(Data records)
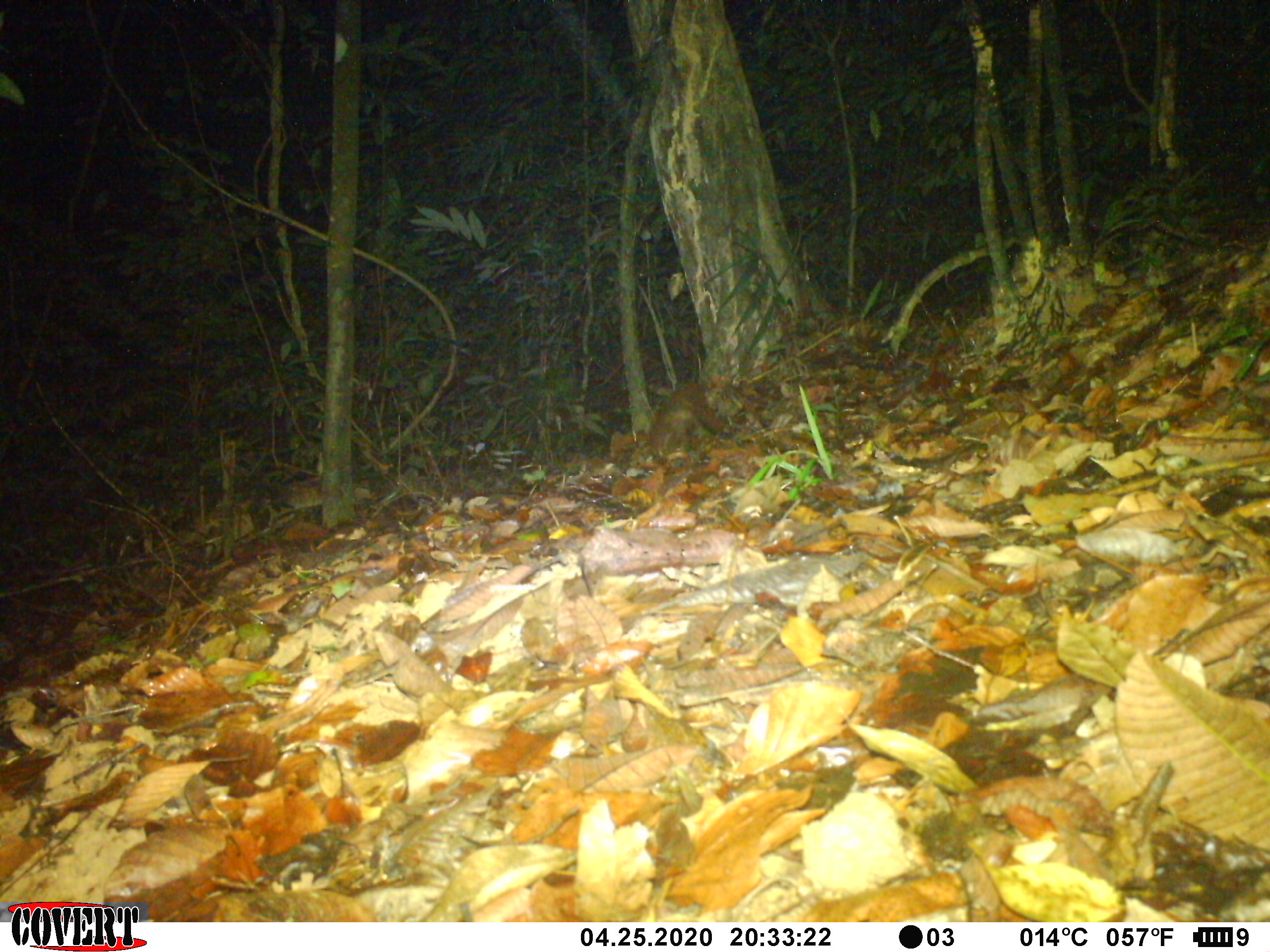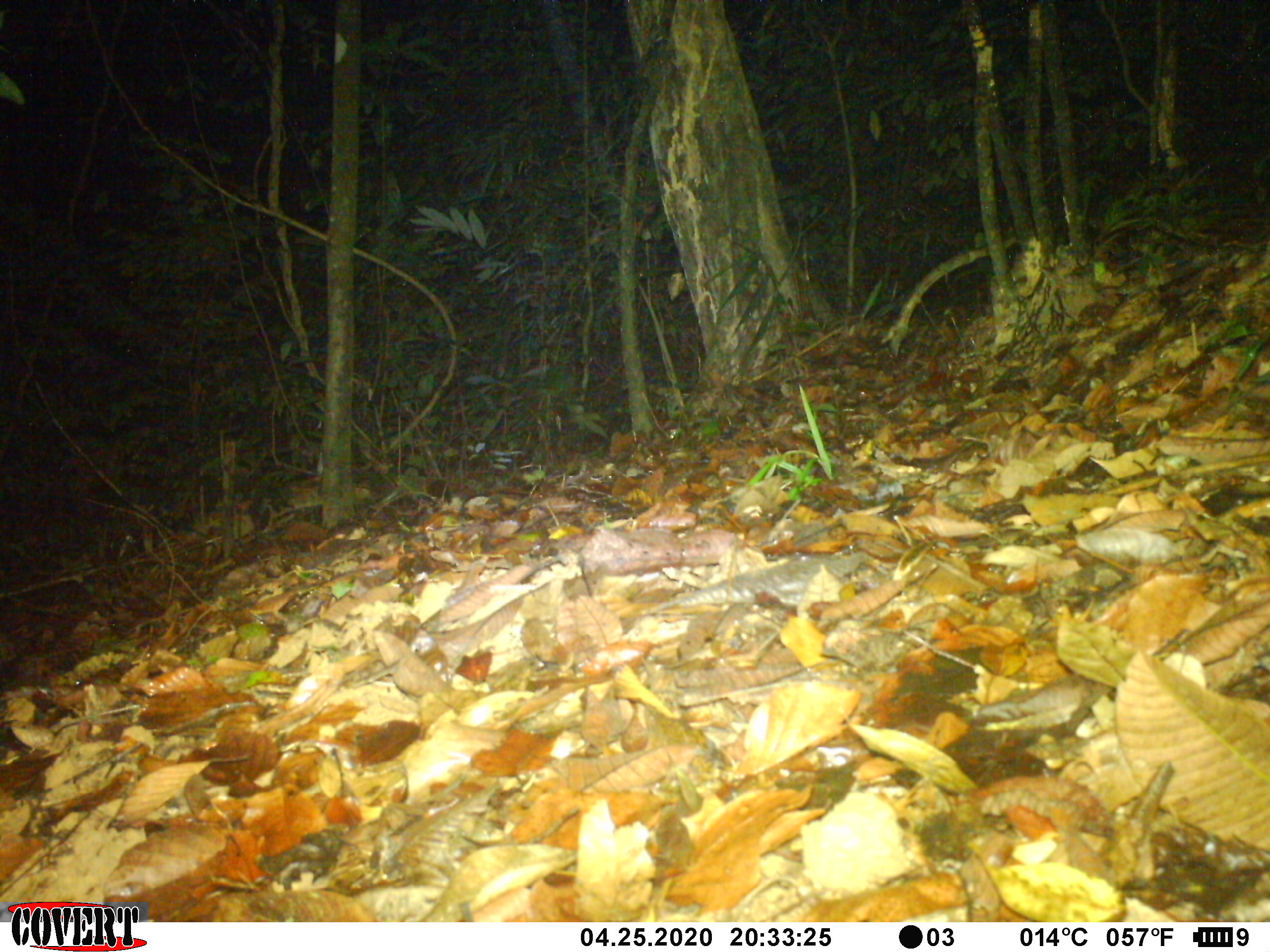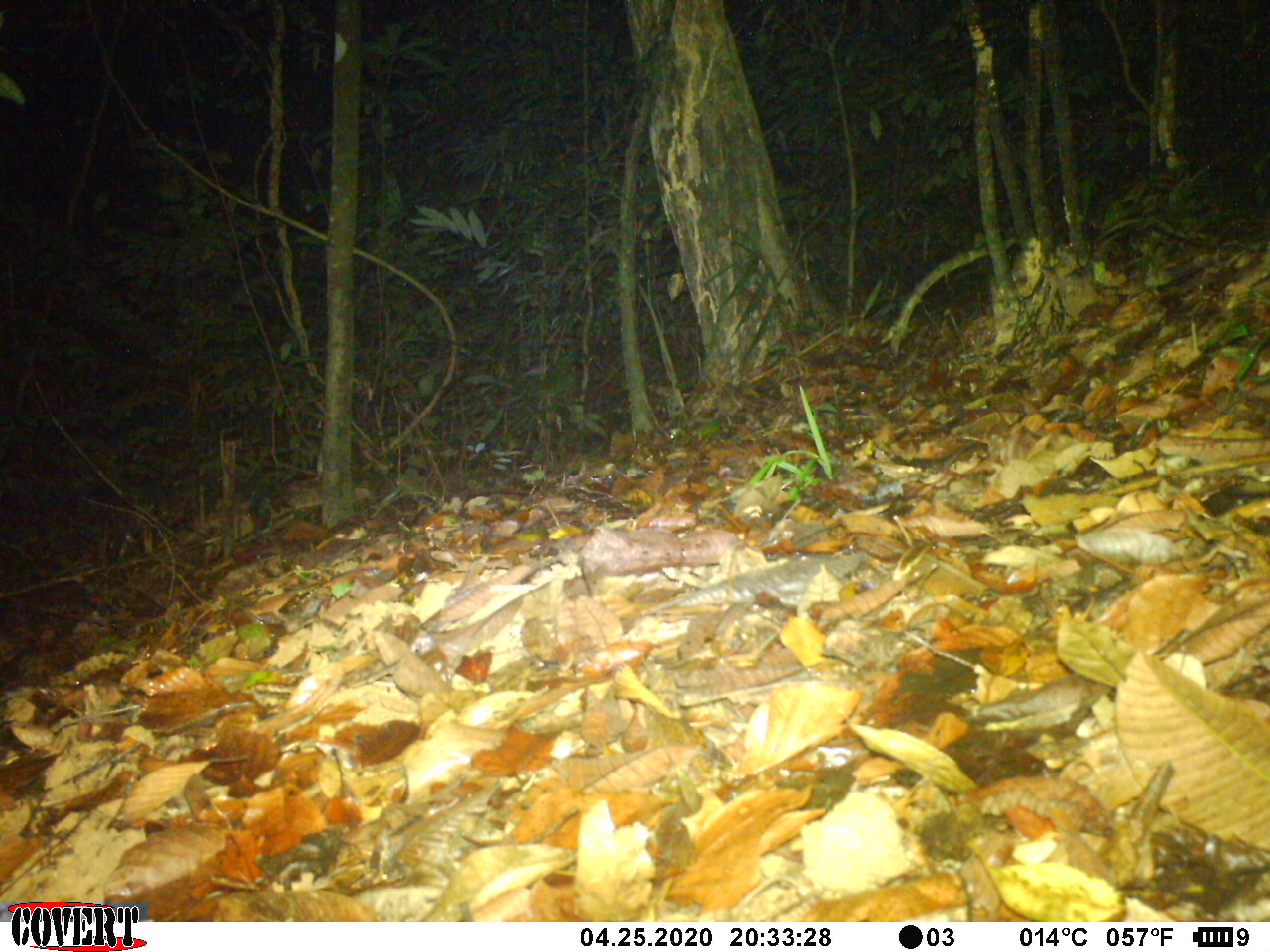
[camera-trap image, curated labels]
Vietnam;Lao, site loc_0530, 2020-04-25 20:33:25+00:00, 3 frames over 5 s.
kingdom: Animalia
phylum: Chordata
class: Mammalia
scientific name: Mammalia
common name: mammal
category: unidentified small mammal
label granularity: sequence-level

EXERCISE: Please set down every record above exactly as it appears, leaving out the pictures.

ANSWER SECTION:
[camera-trap image, curated labels]
Vietnam;Lao, site loc_0530, 2020-04-25 20:33:25+00:00, 3 frames over 5 s.
kingdom: Animalia
phylum: Chordata
class: Mammalia
scientific name: Mammalia
common name: mammal
category: unidentified small mammal
label granularity: sequence-level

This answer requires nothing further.